• **Texte fourni**
——

Un des points forts de notre voyage dans le lointain nord de l’Ontario en juillet a été d’avoir inclus une lichénologue au sein de notre équipe botanique multidisciplinaire.

C’était formidable parce que les lichens sont incroyables, parce que les experts en lichens sont très rares et parce qu’il reste tant de choses à apprendre en matière de lichénologie que chaque sortie à la découverte de lichens semble donner des résultats spectaculaires.

Lichen qui domine la mousse qui l'entoure.
Une cladonie cénote, Cladonia cenotea : Comme dans cette photo, le spécimen de cladonie cénote collecté pour l’exposition au Musée est mélangé à une mousse plumeuse, Pleurozium schreberi, répandue dans les forêts boréales. Image : R. Troy McMullin © R. Troy McMullin

Ce voyage arrivait aussi à point parce que nous avons réussi à rendre l’exposition temporaire Bioluminescence : Quand la nature s’illumine (déjà ultra chouette) encore meilleure en y ajoutant du matériel de recherche des collections du Musée de la nature… et il s’avère que certains lichens sont de brillants adeptes de la bioluminescence.

R. Troy McMullin, Ph. D. (anglais seulement), de l’Université de Guelph, a généreusement accepté de collaborer avec moi pour trouver des spécimens à partager avec les visiteurs au Musée (je vais également ajouter des spécimens aux collections du Musée.)

Les lichens ne sont pas bioluminescents, c’est-à-dire qu’ils ne brillent pas dans le noir lorsqu’on éteint les lumières. Sous un rayonnement ultraviolet, toutefois, bon nombre deviennent fluorescents, dégageant une lueur vive qui n’est pas détectable à la lumière du jour par la plupart des humains.

Collage : une section de branche couverte de lichens sous une lumière blanche et la même branche sous rayonnement U.V., montrant la fluorescence du lichen.

——

• **Données à examiner**

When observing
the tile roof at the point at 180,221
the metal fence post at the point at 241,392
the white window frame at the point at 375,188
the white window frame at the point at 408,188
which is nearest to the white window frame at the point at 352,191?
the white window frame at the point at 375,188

——

• **Objectif visé**
Recopiez sans rien changer le passage du texte sur les lichens qui commence aux mots « R. Troy McMullin, Ph. » et s'arrête après les mots « collections du Musée.) ».

• **Corrigé**
R. Troy McMullin, Ph. D. (anglais seulement), de l’Université de Guelph, a généreusement accepté de collaborer avec moi pour trouver des spécimens à partager avec les visiteurs au Musée (je vais également ajouter des spécimens aux collections du Musée.)